We all love a good story. And a behind-the-scenes story can be even better than the story told in the book itself. "Heroic editor spends years of his life trying to assemble a massive, global collection with contributions by the best in the field, but the book never sees the light of day" is a great story. That's the story Bob Levin told in a 2009 issue of The Comics Journal, about Michel Choquette and his massive book The Someday Funnies, which was almost published in the 1970s, and how all of the pages of completed art were still in storage, never seen but ready to go at a moment's notice.
That was a wonderful story, and it led to the actual publication of The Someday Funnies in 2011, with those hundred-and-fifty pages of 1970s comics displayed on oversized pages and introduced with commentary by comics historian and critics Robert Greenfield and Jeet Heer plus Choquette's own account of the path to creating Someday, and closed out with the usual author bios and behind-the-scenes details and an index.

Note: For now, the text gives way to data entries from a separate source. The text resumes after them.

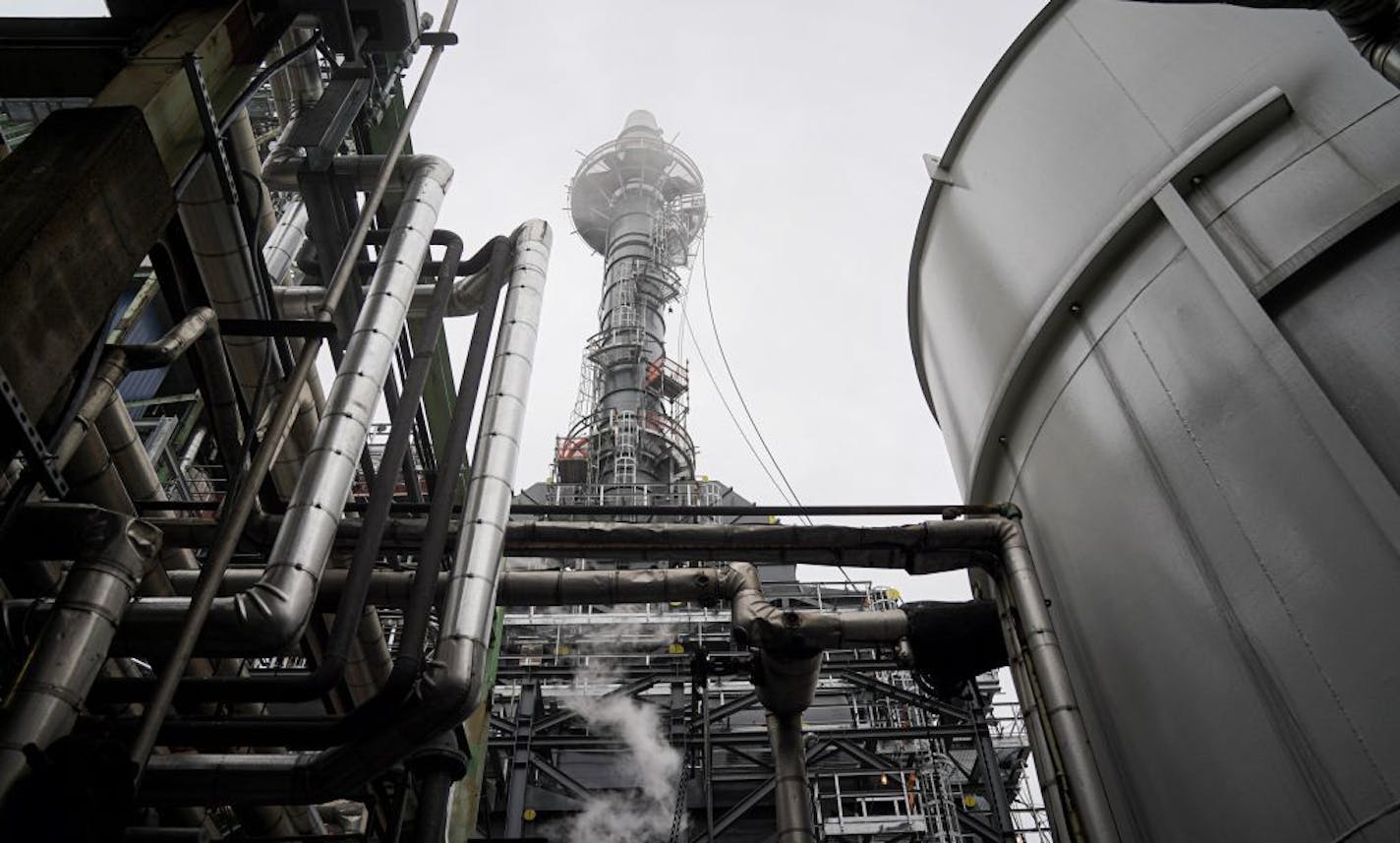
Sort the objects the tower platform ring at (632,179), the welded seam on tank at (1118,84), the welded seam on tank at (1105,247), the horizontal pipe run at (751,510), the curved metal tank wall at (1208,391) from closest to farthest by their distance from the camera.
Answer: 1. the curved metal tank wall at (1208,391)
2. the welded seam on tank at (1105,247)
3. the welded seam on tank at (1118,84)
4. the horizontal pipe run at (751,510)
5. the tower platform ring at (632,179)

Unfortunately, the actual comics don't live up to the hype. They're often jokes, almost all time-bound -- because the stated theme of the anthology was to be a look back at the just-ended '60s -- and only a page or two apiece. Yes, the list of contributors is impressive -- from Russ Heath and Jack Kirby to art spiegelman and Vaughn Bode, from Frank Zappa and William S. Burroughs to Rene Goscinny and Jean-Claude Forest, from R.O. Blechman and Ed Subitzky to Harlan Ellison and Federico Fellini -- but what they contributed is much less impressive. There's nothing here that I'd expect to see again outside of this context, other than spiegelman's strip "Day at the Circuits," which he reworked from the '72 Someday original into a '75 version for his comic anthology Arcade. Some of it is OK, some of it is incomprehensible without notes or specialized knowledge (I remembered who Vaughn Meader was, but how many people will?), and some of it rises to the level of pretty good. And some just looks like self-indulgence, of the kind that the '60s has been inspiring at the time and ever since.
Now, it's true that thirty-nine years is a long time for expectations to build up, and Someday Funnies grew out of a planned comics supplement for Rolling Stone magazine in 1972. But it kept growing, until the Rolling Stone piece would be just a teaser for the upcoming book, and then RS pulled out, and then a series of actual or potential book-publishing deals also fell through, leaving Choquette with a Montreal self-storage unit full of comics and correspondence and no use for them in 1979. It's not Choquette's fault that it didn't happen...well, maybe it was. He could have delivered that original RS supplement and then moved on to a larger project. He could have closed out the book at some point, and kept the scope limited and specific. Frankly, at this distance, it looks like the usual story of a deal-maker high on his own deal-making, wanting to keep going with the fun part of the job (signing up artists, finding new talent, flying around the world) and avoid the vital anthology work of making choices and finalizing the package. (I think he did do the latter, eventually -- but probably too late, and maybe not strongly enough to make a publication date in the 1970s.)
Someday Funnies is an interesting artifact, a comics time-capsule of both comics-makers in the early '70s and the cultural impact of the '60s when it was still fresh; as far as I can tell, all of these strips were done between 1970 and 1974. (For all of the details of Choquette's travels and work here, there's no explanation of which strips were delivered and finalized when; no timeline of the actual work assembled here.) One of Choquette's less inspired requirements of the original project, that every piece include a blank space that would be used for some unifying element to be decided on later, was eventually filled by new 2011 art by Michael Fog, depicting Choquete's travels in the '70s. Again, the background story is the more interesting, vital one -- the way this book came to be is more exciting than the actual thirty-five-year-old strips it contains.
One last consumer note: Someday Funnies is a physically big book, the size of a tabloid newspaper. So it can be cumbersome to hold and read as well, and some people may find it difficult to store. (I don't intend to keep my copy permanently, so I don't have that problem.)
I'm glad Someday Funnies was eventually published, and all of the contributors -- well, those who hadn't died in between -- got to finally get paid and see their work in print. That also was the perfect end to the real story of interest here, of Choquette and his travails. But you don't need to read or care about the book to know and appreciate that story, and it may be easier to care if you haven't read it.